### Consegna
1 – Secondo il testo da analizzare, in quale atto il contribuente fu posto per la prima volta in condizione di proporre motivi aggiunti contro l'atto impositivo impugnato?
2 – Trascrivi dal testo da analizzare il passo che comincia con "Dunque, è all’evidenza" e finisce con "nel detto atto.".

### Testo da analizzare
Dunque, è all’evidenza come il contribuente non venne posto in condizione di formulare motivi aggiunti avverso gli atti impugnati, per l’assorbente considerazione che il concessionario della riscossione depositò gli atti rilevanti, ben oltre i termini fissati per la sua costituzione in giudizio e financo per la produzione – entro venti giorni prima dell’udienza di discussione – di nuovi documenti D.Lgs. n. 546 del 1992, ex art. 32, comma 1.

Ne discende che il primo atto difensivo con il quale il contribuente venne posto in condizione di proporre motivi aggiunti avverso l’atto impositivo impugnato, concernenti i vizi della notifica della cartella impugnata, deve individuarsi esattamente nel ricorso in appello innanzi alla commissione tributaria regionale, restando esclusa la lamentata inammissibilità dei motivi articolati nel detto atto.

### Dati

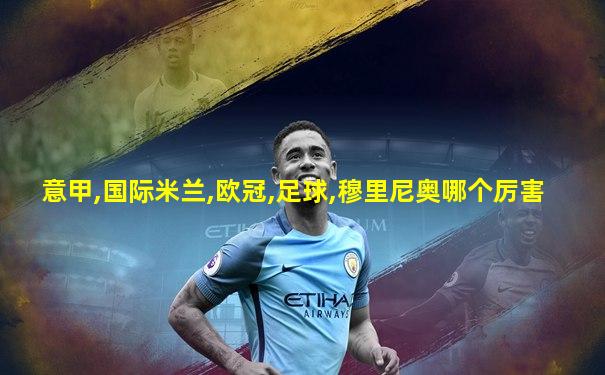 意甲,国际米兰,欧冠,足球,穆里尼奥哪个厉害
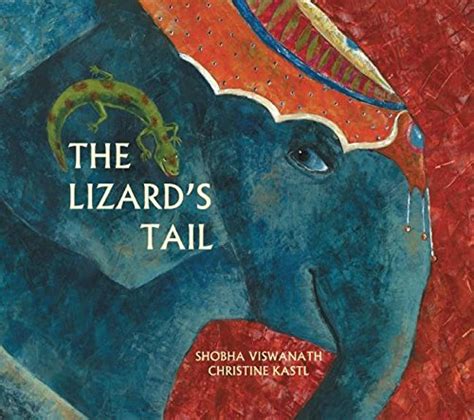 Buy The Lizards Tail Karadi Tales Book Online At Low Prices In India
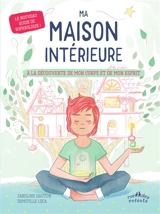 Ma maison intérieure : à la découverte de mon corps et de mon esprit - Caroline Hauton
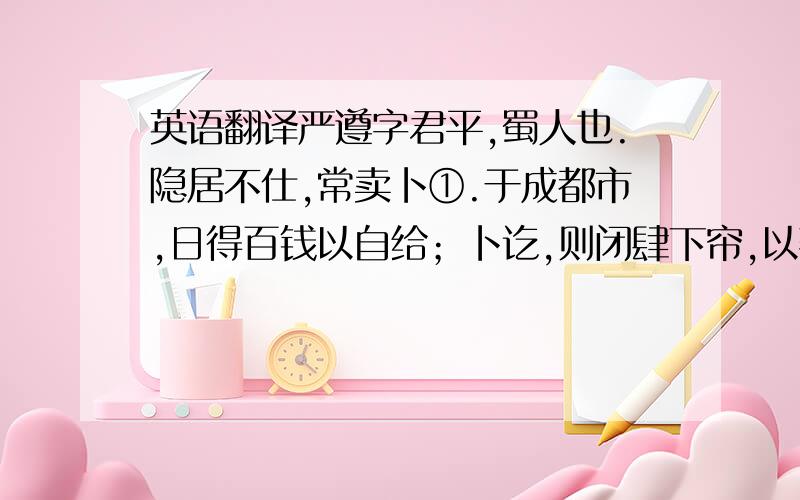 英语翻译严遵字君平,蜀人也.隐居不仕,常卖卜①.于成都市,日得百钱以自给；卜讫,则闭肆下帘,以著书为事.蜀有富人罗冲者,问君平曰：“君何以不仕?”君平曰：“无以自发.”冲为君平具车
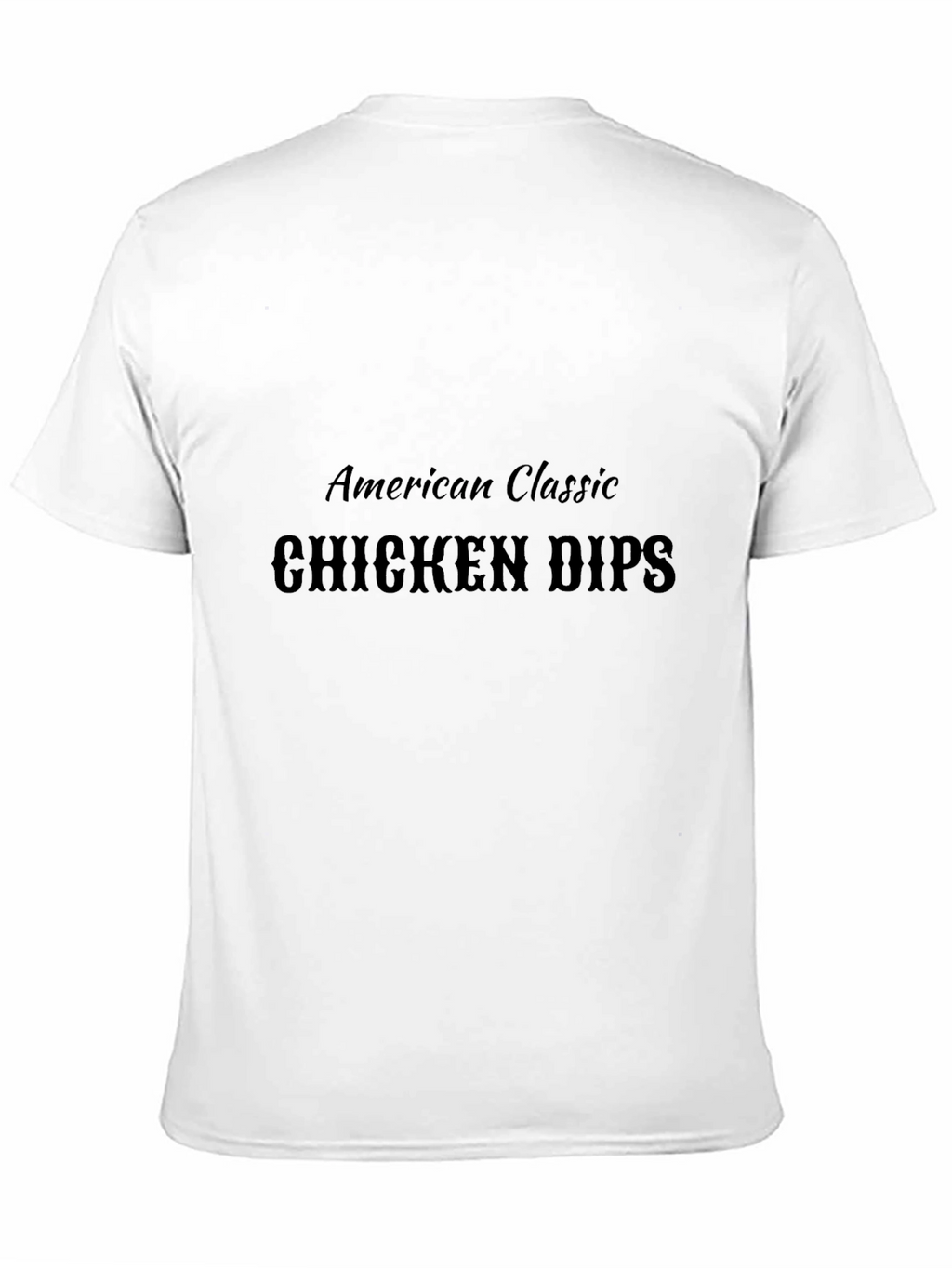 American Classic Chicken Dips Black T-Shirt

...

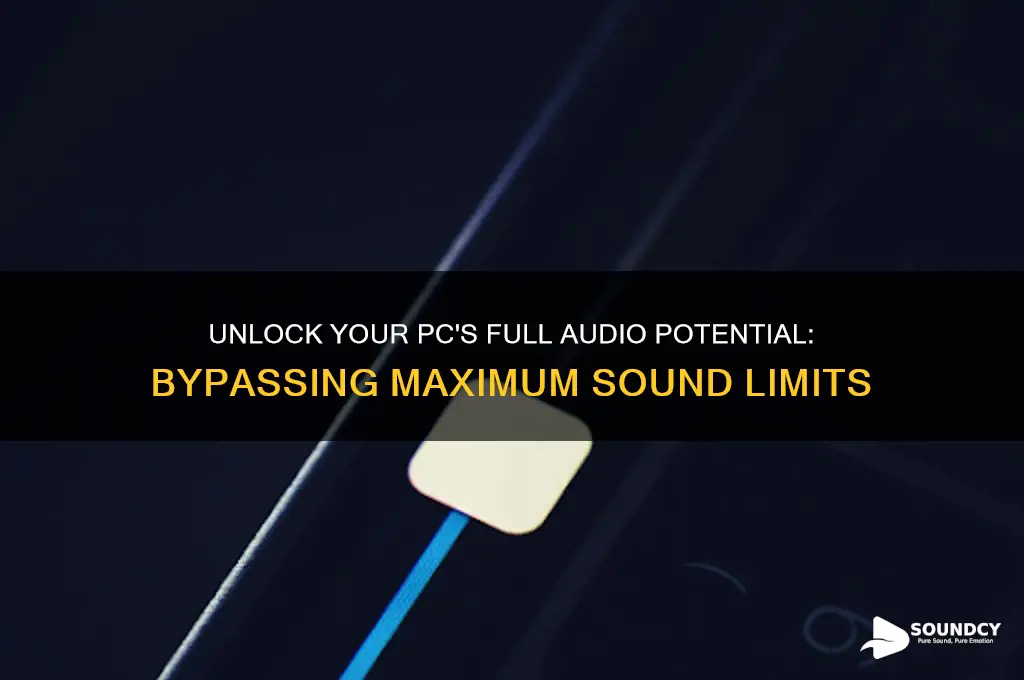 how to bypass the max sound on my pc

--

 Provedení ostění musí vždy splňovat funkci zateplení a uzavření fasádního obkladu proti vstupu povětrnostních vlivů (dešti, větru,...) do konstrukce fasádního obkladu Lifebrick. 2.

### Soluzioni
1 – Nel ricorso in appello innanzi alla commissione tributaria regionale.

2 –
Dunque, è all’evidenza come il contribuente non venne posto in condizione di formulare motivi aggiunti avverso gli atti impugnati, per l’assorbente considerazione che il concessionario della riscossione depositò gli atti rilevanti, ben oltre i termini fissati per la sua costituzione in giudizio e financo per la produzione – entro venti giorni prima dell’udienza di discussione – di nuovi documenti D.Lgs. n. 546 del 1992, ex art. 32, comma 1.

Ne discende che il primo atto difensivo con il quale il contribuente venne posto in condizione di proporre motivi aggiunti avverso l’atto impositivo impugnato, concernenti i vizi della notifica della cartella impugnata, deve individuarsi esattamente nel ricorso in appello innanzi alla commissione tributaria regionale, restando esclusa la lamentata inammissibilità dei motivi articolati nel detto atto.